Output is in the output directory in a file called part-0000, and here are a few lines from it to show what it looks like. In a full clustered system, we would be able to use the Partitioner to partition the pairs and the singletons into two Reducers so they will be distinct chunks.

1
2
3
4
5
6
7
8
9
asthma  6
breast  7
breast,cancer   7
cancer  18
diabetes        3
diaries 1
diaries,headache        1
disease 6
...

So thats pretty much it. The MapReduce style is a very powerful mechanism that allows average developers with domain expertise to write code that can be run within a framework, such as Hadoop, on large clusters to parallelize the computation. So its worth knowing, especially if you need to write batch programs that run on large data sets. I believe that I now understand enough about Hadoop to be able to use it effectively, and have reached a stage where I can pick up what I don't know. I hope this article has helped you in a similar way as well.

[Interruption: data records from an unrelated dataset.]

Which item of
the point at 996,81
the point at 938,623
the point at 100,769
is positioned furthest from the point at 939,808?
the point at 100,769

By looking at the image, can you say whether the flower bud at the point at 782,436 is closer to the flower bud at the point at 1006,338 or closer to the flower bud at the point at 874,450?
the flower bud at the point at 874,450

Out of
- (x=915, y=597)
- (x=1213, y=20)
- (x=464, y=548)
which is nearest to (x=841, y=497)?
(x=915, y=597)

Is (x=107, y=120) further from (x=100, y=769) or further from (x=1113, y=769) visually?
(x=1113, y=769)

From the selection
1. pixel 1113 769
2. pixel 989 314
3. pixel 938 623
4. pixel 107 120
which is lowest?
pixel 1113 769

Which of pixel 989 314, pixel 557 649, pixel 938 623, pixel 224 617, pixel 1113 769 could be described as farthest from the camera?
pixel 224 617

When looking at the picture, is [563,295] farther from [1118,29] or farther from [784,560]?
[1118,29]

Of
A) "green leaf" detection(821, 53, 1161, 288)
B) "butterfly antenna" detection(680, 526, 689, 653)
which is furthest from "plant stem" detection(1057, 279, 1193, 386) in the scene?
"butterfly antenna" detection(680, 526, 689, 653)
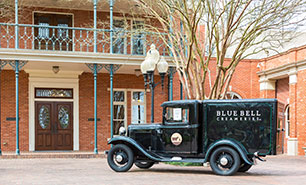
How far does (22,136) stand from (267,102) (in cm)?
1130

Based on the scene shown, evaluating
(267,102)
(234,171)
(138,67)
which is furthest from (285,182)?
(138,67)

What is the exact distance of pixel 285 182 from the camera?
9.20 metres

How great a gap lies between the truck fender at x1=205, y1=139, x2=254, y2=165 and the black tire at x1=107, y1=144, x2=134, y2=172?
192 centimetres

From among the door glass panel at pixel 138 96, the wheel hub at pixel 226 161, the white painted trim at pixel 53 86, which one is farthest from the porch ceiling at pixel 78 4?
the wheel hub at pixel 226 161

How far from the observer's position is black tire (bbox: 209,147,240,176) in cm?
1008

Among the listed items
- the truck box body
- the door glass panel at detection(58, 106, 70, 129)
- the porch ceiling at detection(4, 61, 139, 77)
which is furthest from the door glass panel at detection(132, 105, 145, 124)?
the truck box body

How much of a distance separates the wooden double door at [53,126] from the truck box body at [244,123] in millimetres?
9207

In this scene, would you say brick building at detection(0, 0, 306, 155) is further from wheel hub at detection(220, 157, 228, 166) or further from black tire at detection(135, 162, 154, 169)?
wheel hub at detection(220, 157, 228, 166)

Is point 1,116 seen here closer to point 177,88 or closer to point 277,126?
point 177,88

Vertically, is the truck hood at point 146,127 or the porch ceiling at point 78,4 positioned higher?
the porch ceiling at point 78,4

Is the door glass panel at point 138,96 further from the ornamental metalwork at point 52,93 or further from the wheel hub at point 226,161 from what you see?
the wheel hub at point 226,161

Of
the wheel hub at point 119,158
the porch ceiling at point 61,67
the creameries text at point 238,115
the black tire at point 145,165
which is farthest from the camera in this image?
the porch ceiling at point 61,67

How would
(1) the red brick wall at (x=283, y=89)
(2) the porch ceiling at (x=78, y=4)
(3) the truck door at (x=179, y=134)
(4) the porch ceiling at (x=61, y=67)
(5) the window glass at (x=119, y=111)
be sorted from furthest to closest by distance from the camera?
1. (1) the red brick wall at (x=283, y=89)
2. (5) the window glass at (x=119, y=111)
3. (2) the porch ceiling at (x=78, y=4)
4. (4) the porch ceiling at (x=61, y=67)
5. (3) the truck door at (x=179, y=134)

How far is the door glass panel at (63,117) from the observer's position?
724 inches
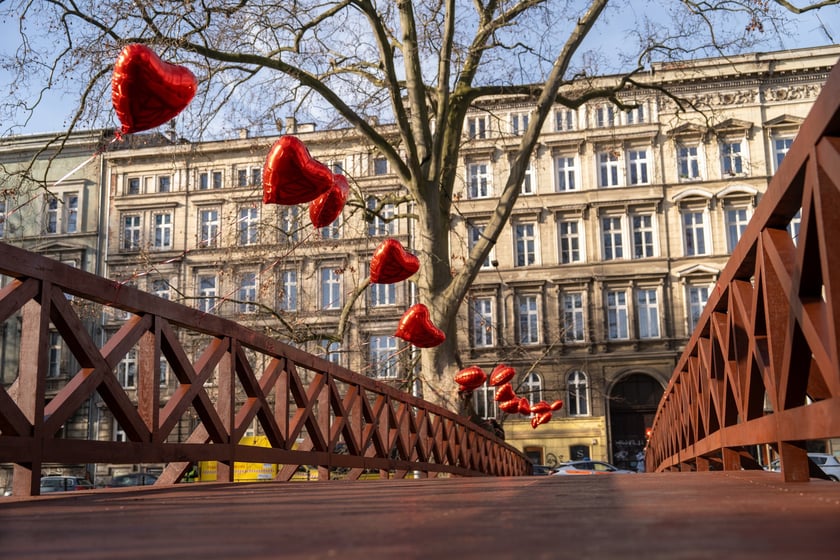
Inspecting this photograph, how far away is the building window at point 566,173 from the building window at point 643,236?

4 comments (moderated to prevent spam):

Luis Fdez. said...

Hi,
What about use Hadoop with a POS Tagger (like Stanford or Snowball)? Do you test it?

Sujit Pal said...

Hi Luis, no I haven't, sorry. But your comment gave me an idea (of using Stanford and Hadoop together), thanks for that :-).

aisha said...

hiiiii...

i did hadoop with stanford lemmatization. Its running fine with small inputs but as soon as I give 1gb of data, its throwing me some kind of child error: task exists with non-zero status 255..

i guess it has to do with memory issue.tried adding -Xmx4096m in mapred-site.xml.but its not working..can u suggest a way to solve this issue?

Sujit Pal said...

Hi Aisha, if you are using the standard approach of sending the entire text to CoreNLP and let it annotate the whole thing, then query the annotations, its probably the problem you are seeing. One way to work around this would be to use a streaming sentence splitter like Stanford's DocumentPreprocessor to convert your 1GB input into a list of sentences, then run lemmatizer against each sentence.